The City Hall report says this poor air quality stunts the growth of children’s lungs and worsens chronic illnesses, such as asthma, lung and heart disease. This new analysis has also found 3.1m English children are attending schools in areas exceeding WHO limits for PM2.5.
It says there are two main air pollutants of concern in London, based on their impact on human health: nitrogen dioxide (NO2) and particulate matter (PM2.5). “While the Mayor’s bold actions have led to a substantial reduction in the number of Londoners living in areas exceeding legal limits for NO2 and significant reductions in the levels of PM2.5, tens of thousands of Londoners still breathe polluted air and 99 per cent of Londoners live in areas exceeding the WHO recommended guidelines for PM2.5, which are much stricter than the legal standards,” the report says.
It says the expansion of the Ultra Low Emission Zone up to the North and South Circular roads in October this year is “not only vital to achieving compliance with legal limits for air pollution but is also a key step towards meeting the more stringent health-driven World Health Organisation guidelines for toxic particulate pollution by 2030. With the expansion of the ULEZ and tightening of the Low Emission Zone for heavy vehicles earlier this year, tougher emission standards will reduce PM2.5 exhaust emissions by 35 per cent in inner London.”

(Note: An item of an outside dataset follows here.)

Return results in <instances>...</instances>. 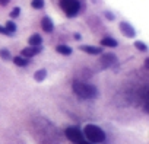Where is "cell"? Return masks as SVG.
Wrapping results in <instances>:
<instances>
[{"instance_id": "1", "label": "cell", "mask_w": 149, "mask_h": 144, "mask_svg": "<svg viewBox=\"0 0 149 144\" xmlns=\"http://www.w3.org/2000/svg\"><path fill=\"white\" fill-rule=\"evenodd\" d=\"M72 88H73V92L76 93L79 98H82V99H94L98 95L97 88L94 85H89V83H85V82L74 80Z\"/></svg>"}, {"instance_id": "2", "label": "cell", "mask_w": 149, "mask_h": 144, "mask_svg": "<svg viewBox=\"0 0 149 144\" xmlns=\"http://www.w3.org/2000/svg\"><path fill=\"white\" fill-rule=\"evenodd\" d=\"M84 135L86 137V140L92 144H98V143H104L105 141V132L94 124H88L84 130Z\"/></svg>"}, {"instance_id": "3", "label": "cell", "mask_w": 149, "mask_h": 144, "mask_svg": "<svg viewBox=\"0 0 149 144\" xmlns=\"http://www.w3.org/2000/svg\"><path fill=\"white\" fill-rule=\"evenodd\" d=\"M60 8L64 10V13L70 18L76 16L79 13V2L78 0H60Z\"/></svg>"}, {"instance_id": "4", "label": "cell", "mask_w": 149, "mask_h": 144, "mask_svg": "<svg viewBox=\"0 0 149 144\" xmlns=\"http://www.w3.org/2000/svg\"><path fill=\"white\" fill-rule=\"evenodd\" d=\"M66 137L72 141V143H74V144H79V143H82L84 141V134L79 131V128H76V127H69V128H66Z\"/></svg>"}, {"instance_id": "5", "label": "cell", "mask_w": 149, "mask_h": 144, "mask_svg": "<svg viewBox=\"0 0 149 144\" xmlns=\"http://www.w3.org/2000/svg\"><path fill=\"white\" fill-rule=\"evenodd\" d=\"M120 31H121V32H123V35H126L127 38H133V37L136 35L134 28H133L129 22H126V21L120 22Z\"/></svg>"}, {"instance_id": "6", "label": "cell", "mask_w": 149, "mask_h": 144, "mask_svg": "<svg viewBox=\"0 0 149 144\" xmlns=\"http://www.w3.org/2000/svg\"><path fill=\"white\" fill-rule=\"evenodd\" d=\"M41 50H42V47H28V48H24V50L21 51V57H24L25 60H26V58H31V57H34L35 54L41 52Z\"/></svg>"}, {"instance_id": "7", "label": "cell", "mask_w": 149, "mask_h": 144, "mask_svg": "<svg viewBox=\"0 0 149 144\" xmlns=\"http://www.w3.org/2000/svg\"><path fill=\"white\" fill-rule=\"evenodd\" d=\"M116 60H117V58H116V55H114V54H104V55L101 57V60H100V61H101L102 67H105V68H107V67H111V65L116 63Z\"/></svg>"}, {"instance_id": "8", "label": "cell", "mask_w": 149, "mask_h": 144, "mask_svg": "<svg viewBox=\"0 0 149 144\" xmlns=\"http://www.w3.org/2000/svg\"><path fill=\"white\" fill-rule=\"evenodd\" d=\"M41 28H42V29H44V32H47V34L53 32V29H54L53 21H51V19L48 18V16L42 18V21H41Z\"/></svg>"}, {"instance_id": "9", "label": "cell", "mask_w": 149, "mask_h": 144, "mask_svg": "<svg viewBox=\"0 0 149 144\" xmlns=\"http://www.w3.org/2000/svg\"><path fill=\"white\" fill-rule=\"evenodd\" d=\"M79 48H81L82 51L88 52V54H92V55H98V54L102 52V50H101L100 47H92V45H81Z\"/></svg>"}, {"instance_id": "10", "label": "cell", "mask_w": 149, "mask_h": 144, "mask_svg": "<svg viewBox=\"0 0 149 144\" xmlns=\"http://www.w3.org/2000/svg\"><path fill=\"white\" fill-rule=\"evenodd\" d=\"M28 42H29V47H41L42 38H41V37H40L38 34H34L32 37H29Z\"/></svg>"}, {"instance_id": "11", "label": "cell", "mask_w": 149, "mask_h": 144, "mask_svg": "<svg viewBox=\"0 0 149 144\" xmlns=\"http://www.w3.org/2000/svg\"><path fill=\"white\" fill-rule=\"evenodd\" d=\"M101 45H104V47H110V48H116L117 47V41L114 39V38H110V37H107V38H102L101 39Z\"/></svg>"}, {"instance_id": "12", "label": "cell", "mask_w": 149, "mask_h": 144, "mask_svg": "<svg viewBox=\"0 0 149 144\" xmlns=\"http://www.w3.org/2000/svg\"><path fill=\"white\" fill-rule=\"evenodd\" d=\"M56 51L61 55H70L72 54V48L69 45H57L56 47Z\"/></svg>"}, {"instance_id": "13", "label": "cell", "mask_w": 149, "mask_h": 144, "mask_svg": "<svg viewBox=\"0 0 149 144\" xmlns=\"http://www.w3.org/2000/svg\"><path fill=\"white\" fill-rule=\"evenodd\" d=\"M45 77H47V70L45 68H40L38 71H35V74H34V79L37 82H42Z\"/></svg>"}, {"instance_id": "14", "label": "cell", "mask_w": 149, "mask_h": 144, "mask_svg": "<svg viewBox=\"0 0 149 144\" xmlns=\"http://www.w3.org/2000/svg\"><path fill=\"white\" fill-rule=\"evenodd\" d=\"M5 29L8 31L9 37H13V35H15V32H16V25H15L12 21H9V22H6V26H5Z\"/></svg>"}, {"instance_id": "15", "label": "cell", "mask_w": 149, "mask_h": 144, "mask_svg": "<svg viewBox=\"0 0 149 144\" xmlns=\"http://www.w3.org/2000/svg\"><path fill=\"white\" fill-rule=\"evenodd\" d=\"M13 63H15L18 67H26V65H28V60H25V58L21 57V55L15 57V58H13Z\"/></svg>"}, {"instance_id": "16", "label": "cell", "mask_w": 149, "mask_h": 144, "mask_svg": "<svg viewBox=\"0 0 149 144\" xmlns=\"http://www.w3.org/2000/svg\"><path fill=\"white\" fill-rule=\"evenodd\" d=\"M134 47H136L139 51H142V52H146V51H148V47H146V44H145L143 41H136V42H134Z\"/></svg>"}, {"instance_id": "17", "label": "cell", "mask_w": 149, "mask_h": 144, "mask_svg": "<svg viewBox=\"0 0 149 144\" xmlns=\"http://www.w3.org/2000/svg\"><path fill=\"white\" fill-rule=\"evenodd\" d=\"M0 57H2V60H6V61L12 58L9 50H6V48H2V50H0Z\"/></svg>"}, {"instance_id": "18", "label": "cell", "mask_w": 149, "mask_h": 144, "mask_svg": "<svg viewBox=\"0 0 149 144\" xmlns=\"http://www.w3.org/2000/svg\"><path fill=\"white\" fill-rule=\"evenodd\" d=\"M32 8L40 10V9H44V0H32Z\"/></svg>"}, {"instance_id": "19", "label": "cell", "mask_w": 149, "mask_h": 144, "mask_svg": "<svg viewBox=\"0 0 149 144\" xmlns=\"http://www.w3.org/2000/svg\"><path fill=\"white\" fill-rule=\"evenodd\" d=\"M21 15V8H15L12 12H10V18H18Z\"/></svg>"}, {"instance_id": "20", "label": "cell", "mask_w": 149, "mask_h": 144, "mask_svg": "<svg viewBox=\"0 0 149 144\" xmlns=\"http://www.w3.org/2000/svg\"><path fill=\"white\" fill-rule=\"evenodd\" d=\"M104 16H105L108 21H114V15H113L111 12H108V10H105V12H104Z\"/></svg>"}, {"instance_id": "21", "label": "cell", "mask_w": 149, "mask_h": 144, "mask_svg": "<svg viewBox=\"0 0 149 144\" xmlns=\"http://www.w3.org/2000/svg\"><path fill=\"white\" fill-rule=\"evenodd\" d=\"M9 2H10V0H0V5H2V6H6Z\"/></svg>"}, {"instance_id": "22", "label": "cell", "mask_w": 149, "mask_h": 144, "mask_svg": "<svg viewBox=\"0 0 149 144\" xmlns=\"http://www.w3.org/2000/svg\"><path fill=\"white\" fill-rule=\"evenodd\" d=\"M81 38H82V37H81L79 34H74V39H81Z\"/></svg>"}, {"instance_id": "23", "label": "cell", "mask_w": 149, "mask_h": 144, "mask_svg": "<svg viewBox=\"0 0 149 144\" xmlns=\"http://www.w3.org/2000/svg\"><path fill=\"white\" fill-rule=\"evenodd\" d=\"M79 144H92V143H89V141H85V140H84V141H82V143H79Z\"/></svg>"}]
</instances>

“For too long it has been accepted that children growing up in London will breathe more polluted air than their friends and family outside this great city,” said Mayor of London, Sadiq Khan. “But I don’t accept this. I’m doing everything in my power to stop young Londoners breathing air so filthy that it damages their lungs and causes thousands of premature deaths every year. This is why I’m expanding the Ultra Low Emission Zone later this year.
“I want to make sure all of London meets the World Health Organization limits for particulate matter. But I can’t do it alone and I want to work with Government to achieve this goal. That’s why I’m asking for the new Environment Bill to include legally binding WHO recommended limits to be achieved by 2030. We can’t sleep walk from the health crisis of COVID back into complacency over the major impact of toxic air on everyone’s health.”